Дворецкий мгновенно обратился в мягколапую грациозную кошку, кружащую вокруг хозяина, подбирая одежду и едва слышно вздыхая, что его милость совсем себя не бережет. И с одной стороны, барон был искренне благодарен Генри за заботу, с другой просто хотел тишины, но не смог выразить ни того, ни другого. Едва его накрыли одеялом, барон мгновенно уснул.
Но всего через пару часов верный дворецкий вновь подступился к его постели, разбудив мягким прикосновением к плечу.
– Ваша милость, срочная записка от графа Беррингтона.

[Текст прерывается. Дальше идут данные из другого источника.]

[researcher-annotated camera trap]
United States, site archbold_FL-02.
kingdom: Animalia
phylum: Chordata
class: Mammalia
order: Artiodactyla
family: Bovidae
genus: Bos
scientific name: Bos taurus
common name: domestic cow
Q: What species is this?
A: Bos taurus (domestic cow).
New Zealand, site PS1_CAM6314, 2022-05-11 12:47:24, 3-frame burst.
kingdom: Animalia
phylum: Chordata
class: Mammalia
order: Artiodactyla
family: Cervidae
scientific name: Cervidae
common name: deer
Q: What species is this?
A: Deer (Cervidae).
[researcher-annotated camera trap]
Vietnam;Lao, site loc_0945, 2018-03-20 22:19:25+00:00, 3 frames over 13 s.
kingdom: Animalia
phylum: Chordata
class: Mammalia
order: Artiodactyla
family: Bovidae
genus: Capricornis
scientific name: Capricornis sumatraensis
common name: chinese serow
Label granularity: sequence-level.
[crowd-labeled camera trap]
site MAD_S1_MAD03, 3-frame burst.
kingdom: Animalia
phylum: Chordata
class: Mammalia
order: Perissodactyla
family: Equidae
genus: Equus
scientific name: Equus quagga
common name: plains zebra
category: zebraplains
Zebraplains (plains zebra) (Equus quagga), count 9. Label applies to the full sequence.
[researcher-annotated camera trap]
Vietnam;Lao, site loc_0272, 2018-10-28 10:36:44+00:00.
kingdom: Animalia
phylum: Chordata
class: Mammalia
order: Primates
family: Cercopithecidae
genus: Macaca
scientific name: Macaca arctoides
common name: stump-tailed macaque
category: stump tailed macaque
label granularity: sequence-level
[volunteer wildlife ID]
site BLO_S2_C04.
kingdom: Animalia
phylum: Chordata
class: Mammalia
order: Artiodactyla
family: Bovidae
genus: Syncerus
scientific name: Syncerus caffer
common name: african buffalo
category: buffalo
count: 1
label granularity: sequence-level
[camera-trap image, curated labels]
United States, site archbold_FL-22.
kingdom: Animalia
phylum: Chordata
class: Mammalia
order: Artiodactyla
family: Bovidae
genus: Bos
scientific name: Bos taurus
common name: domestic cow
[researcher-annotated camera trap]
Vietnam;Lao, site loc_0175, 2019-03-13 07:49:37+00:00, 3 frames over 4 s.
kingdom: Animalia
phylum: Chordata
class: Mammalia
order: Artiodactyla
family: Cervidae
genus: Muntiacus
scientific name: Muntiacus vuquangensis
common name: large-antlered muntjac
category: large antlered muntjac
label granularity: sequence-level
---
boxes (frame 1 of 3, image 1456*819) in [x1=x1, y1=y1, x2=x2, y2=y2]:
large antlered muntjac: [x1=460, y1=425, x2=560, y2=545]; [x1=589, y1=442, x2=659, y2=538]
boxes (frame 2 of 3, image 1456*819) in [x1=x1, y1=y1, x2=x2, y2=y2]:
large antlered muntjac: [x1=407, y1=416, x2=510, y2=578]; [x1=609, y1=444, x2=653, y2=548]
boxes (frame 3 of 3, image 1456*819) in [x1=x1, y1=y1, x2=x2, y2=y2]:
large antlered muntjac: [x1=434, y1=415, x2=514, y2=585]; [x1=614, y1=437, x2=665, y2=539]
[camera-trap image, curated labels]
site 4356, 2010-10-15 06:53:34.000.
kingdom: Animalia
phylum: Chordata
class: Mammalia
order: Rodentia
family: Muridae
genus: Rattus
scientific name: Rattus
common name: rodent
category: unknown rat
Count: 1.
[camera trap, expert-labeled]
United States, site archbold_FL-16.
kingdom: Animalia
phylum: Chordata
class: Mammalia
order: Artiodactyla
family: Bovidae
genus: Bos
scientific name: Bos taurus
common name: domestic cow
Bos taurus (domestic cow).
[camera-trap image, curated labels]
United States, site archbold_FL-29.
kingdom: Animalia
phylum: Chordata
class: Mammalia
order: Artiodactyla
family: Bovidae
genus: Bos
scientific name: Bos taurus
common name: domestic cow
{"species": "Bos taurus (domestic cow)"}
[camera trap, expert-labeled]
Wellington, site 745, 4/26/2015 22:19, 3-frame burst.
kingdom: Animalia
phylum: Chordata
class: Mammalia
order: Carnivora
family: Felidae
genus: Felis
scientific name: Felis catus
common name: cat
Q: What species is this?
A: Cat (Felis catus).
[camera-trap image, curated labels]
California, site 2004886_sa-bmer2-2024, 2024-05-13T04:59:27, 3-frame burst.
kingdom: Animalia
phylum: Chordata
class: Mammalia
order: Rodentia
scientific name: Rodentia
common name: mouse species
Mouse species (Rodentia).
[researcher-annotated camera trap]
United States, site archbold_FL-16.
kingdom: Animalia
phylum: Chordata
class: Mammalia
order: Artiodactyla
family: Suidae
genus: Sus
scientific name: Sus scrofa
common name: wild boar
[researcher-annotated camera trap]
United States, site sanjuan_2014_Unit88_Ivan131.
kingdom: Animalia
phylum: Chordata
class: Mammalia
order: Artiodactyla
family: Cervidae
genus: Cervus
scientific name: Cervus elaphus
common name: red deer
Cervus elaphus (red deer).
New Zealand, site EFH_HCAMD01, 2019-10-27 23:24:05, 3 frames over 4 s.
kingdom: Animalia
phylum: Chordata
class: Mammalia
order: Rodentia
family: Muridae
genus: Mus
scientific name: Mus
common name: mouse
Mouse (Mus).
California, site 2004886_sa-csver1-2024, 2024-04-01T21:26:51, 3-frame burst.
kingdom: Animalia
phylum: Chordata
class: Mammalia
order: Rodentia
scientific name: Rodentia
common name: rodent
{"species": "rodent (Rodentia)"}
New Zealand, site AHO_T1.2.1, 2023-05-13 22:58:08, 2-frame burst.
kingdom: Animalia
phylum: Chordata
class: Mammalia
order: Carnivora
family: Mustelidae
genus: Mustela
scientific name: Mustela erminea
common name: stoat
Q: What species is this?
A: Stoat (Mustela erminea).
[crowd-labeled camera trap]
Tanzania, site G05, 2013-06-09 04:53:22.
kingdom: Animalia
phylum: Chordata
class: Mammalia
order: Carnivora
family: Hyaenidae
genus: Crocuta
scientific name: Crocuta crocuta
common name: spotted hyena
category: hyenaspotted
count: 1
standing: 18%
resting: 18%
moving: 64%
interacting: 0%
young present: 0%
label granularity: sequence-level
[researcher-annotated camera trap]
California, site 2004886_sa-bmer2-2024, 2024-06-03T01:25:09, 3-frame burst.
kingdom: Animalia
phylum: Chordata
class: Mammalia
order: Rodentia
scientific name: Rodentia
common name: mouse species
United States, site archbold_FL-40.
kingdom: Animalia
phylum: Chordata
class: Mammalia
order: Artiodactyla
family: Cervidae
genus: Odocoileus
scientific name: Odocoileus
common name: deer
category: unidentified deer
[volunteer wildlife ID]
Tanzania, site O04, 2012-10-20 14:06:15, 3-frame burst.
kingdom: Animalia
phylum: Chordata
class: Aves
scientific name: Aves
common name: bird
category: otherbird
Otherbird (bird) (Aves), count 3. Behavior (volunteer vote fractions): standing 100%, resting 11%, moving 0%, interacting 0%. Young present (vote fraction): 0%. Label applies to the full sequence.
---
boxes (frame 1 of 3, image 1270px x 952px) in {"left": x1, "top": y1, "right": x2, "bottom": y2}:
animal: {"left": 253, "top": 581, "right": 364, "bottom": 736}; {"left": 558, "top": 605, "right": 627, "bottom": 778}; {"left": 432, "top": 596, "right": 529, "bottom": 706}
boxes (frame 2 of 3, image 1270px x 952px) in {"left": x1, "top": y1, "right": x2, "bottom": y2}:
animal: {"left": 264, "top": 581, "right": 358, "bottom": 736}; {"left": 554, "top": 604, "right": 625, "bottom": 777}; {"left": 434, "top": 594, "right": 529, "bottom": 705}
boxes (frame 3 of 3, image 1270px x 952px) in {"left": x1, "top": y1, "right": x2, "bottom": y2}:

Тихо застонав, Винсент с сожалением оторвал голову от подушки. Несколько бесконечно долгих секунд он восстанавливал в памяти события вчерашнего, или все же еще сегодняшнего, дня, после чего приказал подать крепкий кофе в малую гостиную. Увы, долгие неспешные завтраки в приятной компании откладывались до завершения дела. Приведя себя в порядок, спустился. Лишь сделав глоток благословенного напитка, развернул свернутый вчетверо листок бумаги с монограммой семейного герба в углу. Изящная “Б” была увита розовыми стеблями с острыми загнутыми шипами, о которые, казалось, можно уколоться взглядом. А нежные бутоны покоились там, где начинались изгибы, словно бы розы устало сложили там головы.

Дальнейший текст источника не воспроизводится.